* _PROBLEM STATEMENT_
Search term "thomsonii": work out how many lines of the data below contain it, and answer with that number alone.

─── AVAILABLE DATA

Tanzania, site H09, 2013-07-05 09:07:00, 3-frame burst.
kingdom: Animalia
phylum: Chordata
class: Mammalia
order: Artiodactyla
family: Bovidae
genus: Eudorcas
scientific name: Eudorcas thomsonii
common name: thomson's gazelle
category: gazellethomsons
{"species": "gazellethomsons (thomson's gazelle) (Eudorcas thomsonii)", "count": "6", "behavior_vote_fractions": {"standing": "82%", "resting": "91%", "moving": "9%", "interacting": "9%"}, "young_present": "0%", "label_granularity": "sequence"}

──────
─── AVAILABLE DATA

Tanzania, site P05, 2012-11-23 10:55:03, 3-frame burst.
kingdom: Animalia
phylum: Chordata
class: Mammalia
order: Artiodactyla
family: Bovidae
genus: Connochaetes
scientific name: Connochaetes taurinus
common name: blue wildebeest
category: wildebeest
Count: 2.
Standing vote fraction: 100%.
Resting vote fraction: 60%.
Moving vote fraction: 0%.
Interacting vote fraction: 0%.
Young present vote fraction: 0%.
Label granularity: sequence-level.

──────

* _FINISHED EXERCISE_
2